Ten representatives from the Union Supreme Court, Attorney General’s Office, Union Legal Aid Board (ULAB), Independent Lawyers’ Association of Myanmar, and the Legal Affairs Committee of Parliament (Hluttaw), participated in the study tour in San Francisco, California and Reno, Nevada. Participants were exposed to collaborative courts and modern prosecution practices, and visited legal aid clinics, a public defender office, and a bar association. Training and ethics were a special focus for participants visiting the National Judicial College, the Federal Courts, and the California Judicial Commission. Participants also met with prosecutors, law enforcement officers, and pre-trial services personnel.
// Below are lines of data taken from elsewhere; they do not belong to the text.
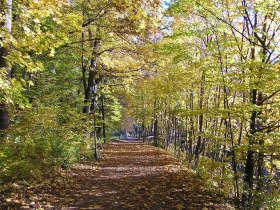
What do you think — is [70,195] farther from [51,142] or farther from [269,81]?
[269,81]

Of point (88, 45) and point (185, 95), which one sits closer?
point (88, 45)

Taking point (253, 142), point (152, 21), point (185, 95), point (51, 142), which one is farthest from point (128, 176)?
point (185, 95)

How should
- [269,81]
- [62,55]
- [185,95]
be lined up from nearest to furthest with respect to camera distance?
1. [269,81]
2. [62,55]
3. [185,95]

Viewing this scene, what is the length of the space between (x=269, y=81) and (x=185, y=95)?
11.6m

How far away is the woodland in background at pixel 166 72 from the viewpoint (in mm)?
7426

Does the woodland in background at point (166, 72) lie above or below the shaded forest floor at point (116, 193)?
above

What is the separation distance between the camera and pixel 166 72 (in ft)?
57.1

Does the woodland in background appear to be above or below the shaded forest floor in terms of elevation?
above

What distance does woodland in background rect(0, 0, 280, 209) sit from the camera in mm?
7426

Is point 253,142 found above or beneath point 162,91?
beneath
A meeting with the California District Attorneys Association provided valuable information about pre-trial investigation, working collaboratively with witnesses and victims, and training for prosecutors. Legal aid clinics and the public defender office offered various models for the ULAB to consider in their implementation of the new legal aid law.

The group commented on how the U.S. system focuses on problem solving and collaboration and expressed the will to bring this focus to the Myanmar justice system. They appreciated the passion demonstrated by the justice sector professionals in serving the public and protecting human rights. Participants were inspired and energized to apply their knowledge from the trip to the local context in Myanmar. Having recently finalized their own 5-year Judicial Strategic Plan, Supreme Court Justices encouraged the Myanmar participants to work together with them, applying the models from the U.S., to achieve the goals of their strategy. The study tour offered a clear case of “seeing is believing,” giving participants the incentive to make rule of law a reality in Myanmar.